Nuno Catarino explicou que o passo seguinte depende da legislação portuguesa, que ainda não autoriza o chamado «safe standing» (lugares em pé). «Há um terceiro passo, que temos vindo a trabalhar do ponto de vista jurídico e de segurança, que é criar algumas área da chamada safe standing: em alguns setores do piso 0 as pessoas poderem estar de pé, como fazem os clubes alemães, que são quem tem isto mais desenvolvido. É possível fazer e já temos alguns pedidos para começar a fazer testes para esta área. Infelizmente, a legislação em Portugal não é fácil. O legislador, típico português, em vez de copiar coisas que funcionam, pôs-se a copiar coisas de vários sítios e aquilo ficou uma manta de retalhos. Mas estamos plenamente convencidos de que em alguns setores e possível fazê-lo em condições de segurança e que vai funcionar e melhorar o ambiente de estádio.»

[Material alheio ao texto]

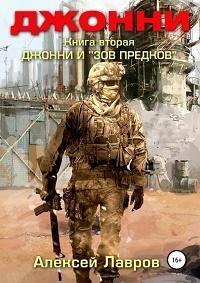 Алексей Лавров - Джонни и «Зов предков»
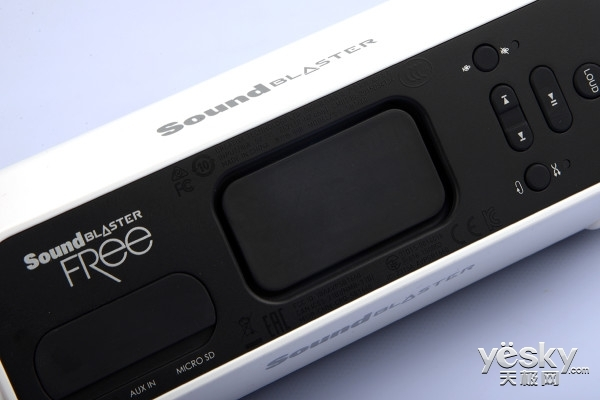 全方位防泼溅 创新科技FRee蓝牙音箱仅售599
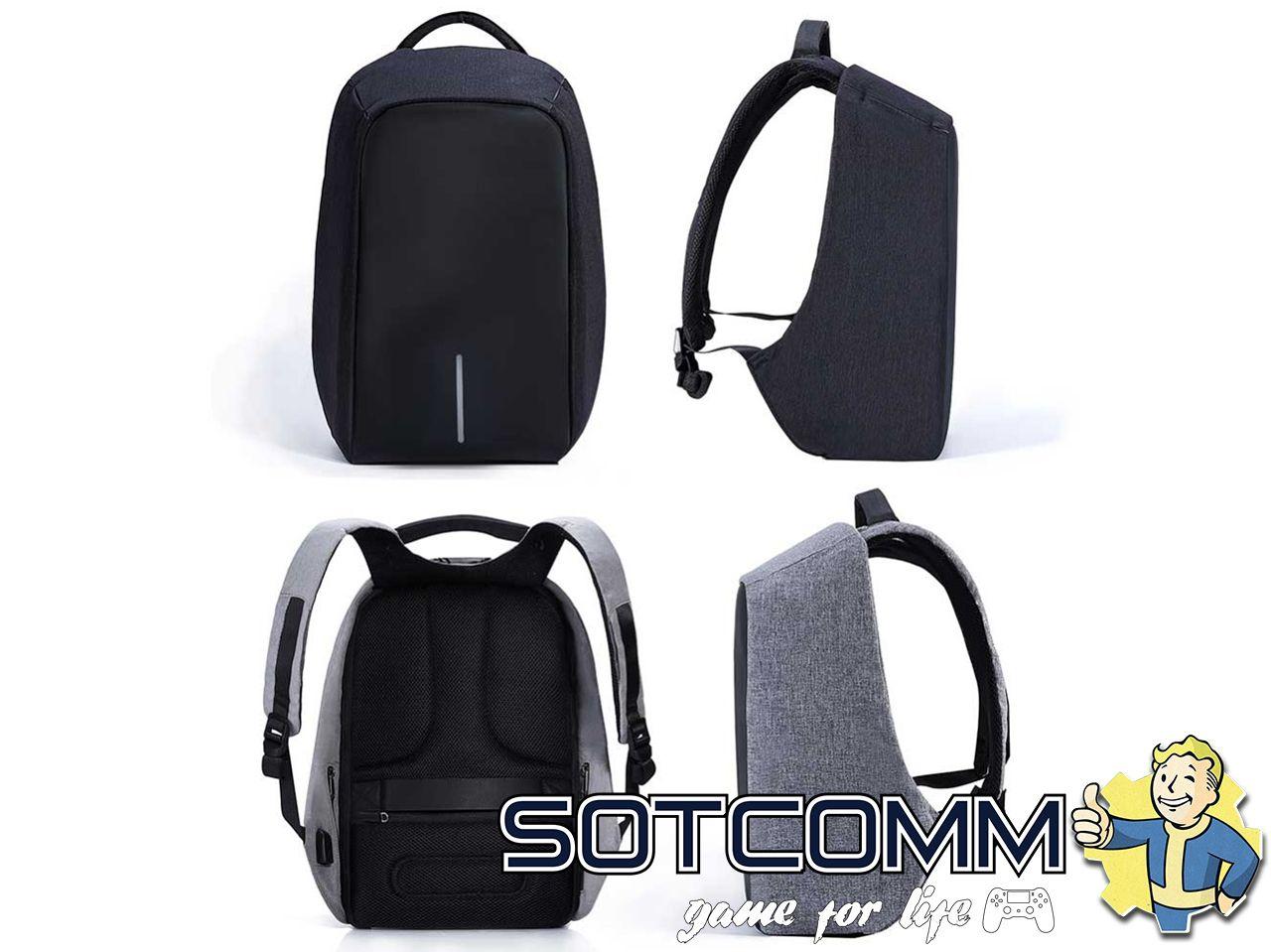 Рюкзак XD Design Bobby с защитой от воров купить в Челябинске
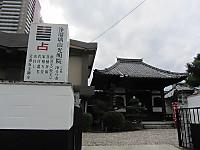 Img_8100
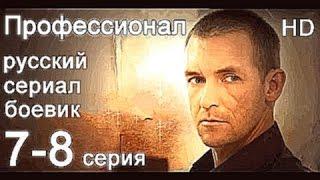 #РОССИЙСКИЙ ФИЛЬМ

O último passo do plano de expansão, que permitirá que a Luz tenha capacidade para 80 mil espectadores antes do Mundial 2030, que vai realizar-se em Espanha, Portugal e Marrocos, vai estar permitir que o recinto cresça para cima. «Quando se fizer o reforço para a cobertura do estádio, vai ter de se fazer o reforço da estrutura por fora e isso permite aumentar um conjunto de filas na parte de trás do estádio. Naquela zona em que se vê para fora e que estão por preencher na parte superior.»

O CFO do Benfica esclareceu que as obras no estádio não vão parar a operação do recinto. Ou seja: os encarnados continuarão a jogar em casa, até porque a empreitada será realizada entre os meses de maio e agosto, tal como aconteceu recentemente no último aumento de lotação.
A ampliação do Estádio da Luz terá um custo estimado de 75 milhões de euros, sendo que parte desse valor já foi alocado em duas fases de expansão já realizadas. «Dá mais ou menos um custo de 7 mil euros por cada lugar, que está bastante enquadrado com o que tem sido o custo internacional aceite para este tipo de intervenções.»
Paralelamente à ampliação, criação da nova cobertura e à remodelação da fachada da Luz vai nascer o Benfica District, orçado em 220 milhões de euros. As primeiras demolições de estruturas atuais estão previstas para 2027 e as obras serão iniciadas em 2028. Até à abertura gradual de novos espaços, que acontecerá antes da inauguração oficiais do espaço (previsto para o final de 2029), as modalidades do clube terão de treinar e jogar em casa emprestadas. Nesse sentido, serão estabelecidos protocolos com pavilhões de Lisoa e periferia. Os serviços do clube (loja, atendimento aos sócios e outros serviços) serão prestados em estruturas temporárias.
Custo do Benfica District e alocação do valor (em percentagem) a cada um dos espaços novos. Fachada do estádio e espaços comuns e arena (com capacidade para 10 mil lugares) vão absorver mais de metade dos custos.
O projeto do Benfica District ainda terá de ser aprovado pelos sócios em Assembleia-Geral Extraordinária marcada para 3 de janeiro de 2026.